Don’t worry, as I came around with his first card, he gave me the ‘glare devil’ of all devil looks. It’s a good thing I’m made of steel and I can deflect those hate rays or my head might have exploded when they hit me. He took a hike but left some token on the table which locked up his seat. I got pushed a few minutes later so…maybe he returned, maybe he didn’t.

Archie K. – the guy that ran $10,000 into $34,000,000 back a few years ago, was playing $15-$30 7 Card Stud tonight. Ahhhh…you’re thinking it’s because he invested the $34M and he only plays low limit for fun now, right? Wrong! He’s a story alright. I got an email from someone that wanted to do a special on gambling and they wanted to talk to Archie as a possible host…they asked me if I could get in touch with him and have him call them back. I did but I had to go through the Greek Mafia in the Sports Book to do it. It was all very secret and one of them came to me later with a phone number for Archie. Sure, I called him and gave him the number of ‘them’. I haven’t seen him as a host on any tv show about gambling…but I do have his phone number. 🙂

I haven’t dealt any of the Festa Al Lago Tournament to date. I’ve dealt a few satellites and a super satellite but none of the tournament. I’ve been out of the line-up, playing more poker than I should but it’s been great fun. Soon I’ll be off to the yearly renzdevous in Idaho, the great family camp out, poker games, sleeping in a tent, campfires, hiking, my best little girlfriend will go with me after she flies in from Kansas City…sigh…I can hardly wait.

On that note, it’s time for sleep.

Saturday, June 26, 2004

This was my week to sluff off dealing…and I did. I played three out of five nights in $4-$8 Holdem. Two wins, one loss, up a tad in $$, up a lot in fun and meeting new people.

Play #1. I met Steve, Nick, Derrick, and Randall in the same game.

Nick came cruising back to the table puffing on a cigar bigger than he is and I exclaimed, “Sir, this is a non-smoking room!”

He stopped, while the smoke wrapped around him, and asked the player in the 3s if it really was non-smoking. The player told him yes and then Nick tried to stop the cocktail waitress to see if he could drop the giant, smoldering, stench log into a cup on her tray. It was a no go so Nick had to head back out of the room to get rid of it. The smell lingered for a good ten minutes…ugh!

Nick swore, flipped chips, and acted like a big buffoon, but finally settled down and got to know us and we had a pretty good time. After all, he just turned 21, how the hell is he supposed to know how to act in a poker room?

Steve sat next to me and we visited through a few hours. Derrick and Randall were pretty low key and quiet, but then anyone was low key and quiet compared to Nick.

I met John on my way to the Cashier. We stood in line and visited for a few minutes. He’d seen me the day before and wanted to know if ‘this was me’. He just moved here from CA.

Play #2. I had to sit next to Paul (3s), grouch of the world, mad when he wins, mad when he loses…identified by two strange little frogs he puts on the table when he plays. Sometimes he has them stacked on top of each other…yes, as if they’re mating.

══════════════════════════════

■ DIRECTIONS:
- 1) In the poker diary, on how many of the five nights did the writer play $4-$8 Holdem?
- 2) Print the part of the poker diary that begins at the words "Saturday, June 26, 2004" and stops after "good ten minutes…ugh!".
- 3) Go on writing the poker diary, picking up right after its last sentence.
The listing that follows comes from a separate source.

■ PROVIDED MATERIAL:

══════════════════════════════

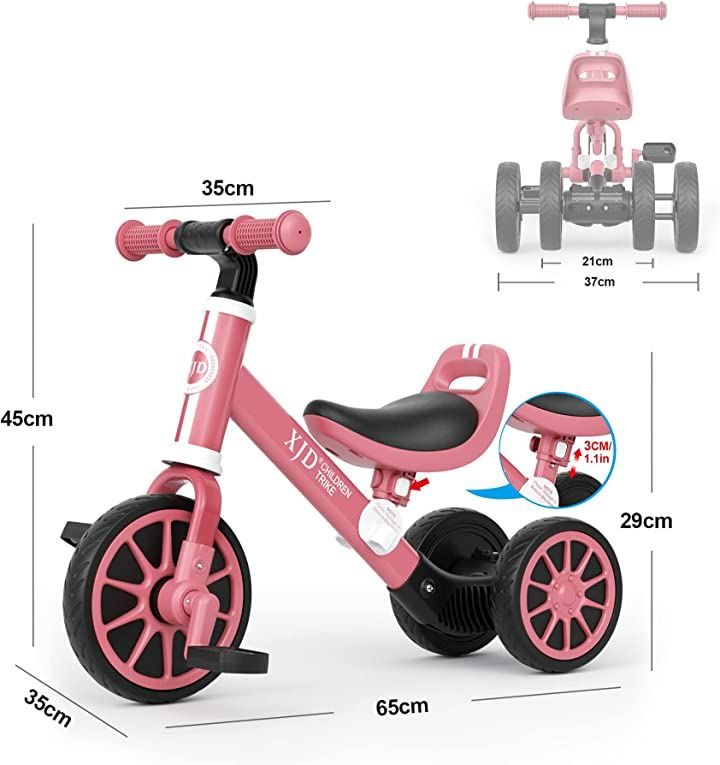 XJD 三輪車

══════════════════════════════

■ RESPONSES BY ITEM NUMBER:
- 1) Three of the five nights.

- 2)
Saturday, June 26, 2004

This was my week to sluff off dealing…and I did. I played three out of five nights in $4-$8 Holdem. Two wins, one loss, up a tad in $$, up a lot in fun and meeting new people.

Play #1. I met Steve, Nick, Derrick, and Randall in the same game.

Nick came cruising back to the table puffing on a cigar bigger than he is and I exclaimed, “Sir, this is a non-smoking room!”

He stopped, while the smoke wrapped around him, and asked the player in the 3s if it really was non-smoking. The player told him yes and then Nick tried to stop the cocktail waitress to see if he could drop the giant, smoldering, stench log into a cup on her tray. It was a no go so Nick had to head back out of the room to get rid of it. The smell lingered for a good ten minutes…ugh!

- 3)
Paul can’t take a beat without going ballistic. When he takes a beat (even if it isn’t ugly) he stomps off to the outer realm of Casino Land. When he wins, he laughs and cackles and talks up his play and how he got there and how he thought about how he got there. Oh drear. Shut up and stack the chips already.

He got on my case because he wanted me to move closer to the 1s and squash him into the Dealer. I refused. Paul had a fit about his space and kept telling me to move over, although he had five inches between my arm and his, he wasn’t happy. I really wasn’t either because he’s never spent a dime on deoderant, but I wasn’t giving up my little piece of green felt to make him happy.

Every time Paul had a fit, two guys at the other end of the table started laughing and looked at me. I, of course, started laughing too. They did their best to beat Paul in every hand…usually he beat himself.

Steve (from the night before) sat down in this game in the 4s. Paul mumbled and grumbled to Steve about everything and Steve did his best to tune Paul out.

I made one hand in this game…this was the losing night. I picked up Q-Q and raised. I got Steve and a couple of other callers. The Flop was 10-8-?. Steve bet, everyone folded to me, I raised, Steve raised, and I called.

The Turn was a Queen, Steve checked, I bet, he called. The River was a Jack and Steve checked. So did I. Steve had 10-10. He flopped a Set and I turned a bigger one. My first and last pot in about four hours. Hell no, I’m not crying, it’s just the way poker goes.

Two youngsters from TX sat down, one took the 1s and one took the 5s. They were both pretty quiet and didn’t do much in chip movement for awhile. The 1s and I talked about the NLH Tournament that’s in progress now at Bellagio. Then the two of them ended up heads up, one flopped a set of Fours, the other flopped a set of Kings. They were cute in their banter back and forth and play against each other…no holds barred on their betting and raising.

Play #3. I had to deal Table 1 before I got out to play. It was $800-$1,600 Mixed game and Curtis was in the 8s, losing and crying. It took a tremendous amount of control on my part to remain calm and not lip off to him as he ‘thanked me’ when he lost, made all kinds of comments about never tipping again, and ‘I knew she’d put the card up that could beat me’, and on and on and on.

The table has an automatic shuffler and a different deck was in play every hand but I did it to him.

Once in an 8 or Better hand, when he was heads up with Jennifer, she raised on 6th Street, he threw his bet out and one of his $500 chips bounced into her bets in front of her. I took the $500 and put it back in the bets in front of him. Yet when the hand was over and they split the pot, he asked her to count down the chips in front of her because he was sure one of his $500 chips had gone into her stack of bets.

I told him that I had put it back in front of him and he complained that he couldn’t believe anything good would happen to him and he was going to count it down anyway.

Well, ok then. They counted down their bets and they were equal. But nothing was ever said about that.

I knew I was getting out of the line-up at 8 p.m. A new dealer went past me to Table 2 because they were taking my place. I was about two minutes from getting pushed and Curtis stopped Carmen, “Carmen, the push went right on by her. They didn’t even come here.”

Carmen stopped and looked at me. I finally said, “I’m getting out of the line-up on the push, Carmen.” She walked off.

I wanted to let Curtis stew over the fact that it’s really none of his business…as in who gets pushed by who and what/who runs the line-up, but I didn’t want Carmen to take any heat. That’s the only reason I said anything.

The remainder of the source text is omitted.